Crawling the TOR network – Challenge Accepted!

Posted on January 13, 2020 by Ran Geva

read the article

The following short story portrays the surprising technological and logical challenges we faced while developing our dark web crawling technology.

Back in 2017 when I initially had the idea of adding content from the TOR network to our data repository, I thought it should be quite straight forward. The idea was to leverage our current crawling technology that downloads and automatically structures content (extract the content, author name, comments, dates etc.) from the open web, and just use a proxy to connect to the TOR network. I thought we will be able to shed light on the criminal activity going on in the darkest corners of the web. Did it work? Well kinda… actually not really. 

We were able to crawl the TOR network and download some data, and we even got a lot of traction, however when push comes to shove, our clients didn’t find a lot of value in the content we’ve found. The question raised was, are we doing something wrong? Or maybe the TOR network is nothing but a fad? Well, we were doing something wrong, and down the rabbit hole we went.

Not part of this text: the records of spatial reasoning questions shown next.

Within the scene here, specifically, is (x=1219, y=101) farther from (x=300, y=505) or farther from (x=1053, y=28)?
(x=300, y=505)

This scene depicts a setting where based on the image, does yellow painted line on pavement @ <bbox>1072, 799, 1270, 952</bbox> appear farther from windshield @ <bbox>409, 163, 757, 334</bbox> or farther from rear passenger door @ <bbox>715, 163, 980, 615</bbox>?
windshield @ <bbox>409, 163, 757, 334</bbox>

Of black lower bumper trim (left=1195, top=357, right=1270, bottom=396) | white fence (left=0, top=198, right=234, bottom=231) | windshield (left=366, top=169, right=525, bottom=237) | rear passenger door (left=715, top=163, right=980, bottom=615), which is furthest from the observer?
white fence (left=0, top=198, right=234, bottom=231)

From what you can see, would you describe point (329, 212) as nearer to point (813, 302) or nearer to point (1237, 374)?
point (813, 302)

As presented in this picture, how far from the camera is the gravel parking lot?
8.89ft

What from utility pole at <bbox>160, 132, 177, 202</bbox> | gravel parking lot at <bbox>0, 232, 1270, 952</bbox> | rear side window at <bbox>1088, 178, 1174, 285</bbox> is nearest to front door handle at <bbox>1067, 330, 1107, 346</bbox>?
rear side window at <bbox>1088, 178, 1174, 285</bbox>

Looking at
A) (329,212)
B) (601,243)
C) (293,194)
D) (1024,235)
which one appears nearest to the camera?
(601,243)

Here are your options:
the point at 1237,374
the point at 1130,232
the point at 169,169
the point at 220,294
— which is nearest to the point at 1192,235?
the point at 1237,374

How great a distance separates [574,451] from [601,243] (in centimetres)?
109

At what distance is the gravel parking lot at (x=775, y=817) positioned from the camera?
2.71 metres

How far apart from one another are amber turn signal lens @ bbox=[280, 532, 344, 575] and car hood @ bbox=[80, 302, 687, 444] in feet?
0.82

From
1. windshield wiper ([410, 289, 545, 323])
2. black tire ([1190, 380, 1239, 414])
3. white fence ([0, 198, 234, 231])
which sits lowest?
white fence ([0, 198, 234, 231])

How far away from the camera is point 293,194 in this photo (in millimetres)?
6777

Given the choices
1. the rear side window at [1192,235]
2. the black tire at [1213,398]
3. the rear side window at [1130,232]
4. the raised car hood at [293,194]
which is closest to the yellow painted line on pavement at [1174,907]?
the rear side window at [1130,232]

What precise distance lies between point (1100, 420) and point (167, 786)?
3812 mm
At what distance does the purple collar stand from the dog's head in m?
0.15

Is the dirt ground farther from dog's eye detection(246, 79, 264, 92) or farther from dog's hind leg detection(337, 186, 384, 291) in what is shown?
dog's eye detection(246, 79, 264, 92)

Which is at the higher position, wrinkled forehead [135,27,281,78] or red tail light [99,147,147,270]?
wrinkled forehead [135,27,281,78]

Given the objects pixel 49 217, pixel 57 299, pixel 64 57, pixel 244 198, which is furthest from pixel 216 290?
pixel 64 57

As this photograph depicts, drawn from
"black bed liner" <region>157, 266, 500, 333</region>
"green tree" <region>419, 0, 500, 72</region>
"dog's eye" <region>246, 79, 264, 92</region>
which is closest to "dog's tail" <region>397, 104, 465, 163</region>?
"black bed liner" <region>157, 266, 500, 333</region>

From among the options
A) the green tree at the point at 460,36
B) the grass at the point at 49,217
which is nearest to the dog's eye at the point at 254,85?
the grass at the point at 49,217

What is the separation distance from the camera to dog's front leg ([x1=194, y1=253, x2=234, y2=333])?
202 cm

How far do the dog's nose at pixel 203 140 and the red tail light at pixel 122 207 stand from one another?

Challenge #1 – Finding the hidden gems

Nobody does SEO on the darkweb. Illicit services are hard to find and usually are on a need to know basis. The solution wasn’t that complicated since we already had a seed list of sites. We created a discovery service that crawled external links found in anchors and domains that were mentioned in the text. It was unbelievably efficient.

The next problem we now faced was that many domains were down, went down, or quickly changed mirrors. The solution was to group them together by the site’s name. It is an ongoing process of constant discovery as sites don’t live long on the dark web.

The next issue was that all the “good stuff” (and by good I mean really bad), was on sites that require login.

Challenge #2 – You shall not pass!

While examining the number of pages we found per domain, we found that many domains have only one page available. Visiting those domains revealed that the reason was that those pages were usually a login page. Signing up usually unravelled a treasure trove of activity – jackpot! 

Alas, the technology we utilize on the open web doesn’t include automatic form authentication and CAPTCHA bypassing. I’m grateful to my amazing talented team that after a few weeks of iterations and experiments we were able to go through that hurdle as well. 

It’s important to note that JavaScript is usually forbidden on the TOR network as it can be used to fingerprint your browser, so on the one hand it made crawling a bit easier, however CAPTCHA solving could be unique to each site since each site develops its own solution and doesn’t necessary use out of the box services.

Another issue is that not all dark services let you create an account on your own, some are on an invite only basis. In these cases the process is long and not trivial and it involves long engagements on multiple illicit platforms.

Challenge #3 – Don’t look at me, I’m just like you

Some sites that either require an invitation or are hard to get into will also utilize some tracking methods to find out if they are being scanned. You don’t want to get banned after investing a lot to get in! 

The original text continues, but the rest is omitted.